NEW YORK -- Pilgrim Baxter & Associates will cooperate with authorities' investigations into the company's cofounders as part of a $100 million settlement in an improper mutual fund trading case, the New York attorney general's office said yesterday.

The company was accused of allowing certain clients to market time their mutual funds, despite policies to the contrary. Market timing, a type of quick, in-and-out-trading, is not illegal but is prohibited by many funds because it tends to skim profits from long-term shareholders. Regulators say funds that allowed selective market timing committed fraud.

While not admitting any wrongdoing, the Wayne, Pa., fund firm will return $40 million to injured investors and pay $50 million in civil penalties under the terms of a deal also involving the Securities and Exchange Commission. In a separate agreement with the state of New York, Pilgrim said it would reduce management fees by 3.16 percent over five years, a $10 million reduction.

The deal does not include the company's cofounders, Gary L. Pilgrim and Harold J. Baxter, who are still under investigation. Both men were accused by state and federal regulators, along with the company, of improper trading of their funds to benefit themselves and friends at the expense of longer-term shareholders.

Pilgrim chief executive David J. Bullock said the agreement was in the best interest of shareholders and would allow it to move ahead with its "core mission of managing money and serving investors." Pilgrim's parent, London's Old Mutual, said a new, stricter ethics code and other reforms would help prevent future abuses.

"PBA has agreed to a fair settlement and promised continuing cooperation in the investigation of misconduct by its founders," New York Attorney General Eliot Spitzer said. "This agreement helps investors who were harmed by improper conduct, and allows the company to begin the process of restoring its integrity."

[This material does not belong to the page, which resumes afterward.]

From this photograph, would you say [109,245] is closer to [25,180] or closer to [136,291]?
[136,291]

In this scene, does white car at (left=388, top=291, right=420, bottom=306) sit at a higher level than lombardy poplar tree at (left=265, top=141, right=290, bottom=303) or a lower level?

The law firm representing Harold Baxter said it had not seen the settlement and had no immediate comment. Gary Pilgrim's lawyer did not immediately return a call seeking comment.

Baxter and Pilgrim resigned from Pilgrim in November, a week before regulators filed their charges. At the time, the company said the resignations were appropriate because of "conduct that was not, in our view, consistent with the highest standards of professional and ethical behavior."

This is the latest development in the scandal that rapidly spread across the fund industry that long prided itself on an untarnished reputation. Dozens of fund companies have been subpoenaed by the SEC, the states of Massachusetts and New York, and other regulators amid reports of widespread improper trading. A handful of agreed to multimillion dollar settlements to resolve accusations of wrongdoing, including Alliance Capital Management and Bank of America.

The Pilgrim case was notable because the company's two principals were implicated, rather than lower-level executives or traders, and were directly accused of facilitating and participating in the alleged wrongdoing.

Company documents showed that "at least as early as 1998, PBA recognized the negative impact associated with excessive short-term trading, or market timing," the SEC said yesterday.

The agency said the fallout from the market timing was "exacerbated by the self-dealing of its principals and founders, Gary L. Pilgrim and Harold J. Baxter."

The SEC also said Pilgrim permitted a hedge fund in which it invested to engage in rapid trading of the PBHG Growth fund, which Pilgrim himself managed. Additionally, the firm allowed a hedge fund managed by one of Pilgrim's friends to get a monthly look at its portfolio, the SEC alleged -- a privilege not given other shareholders.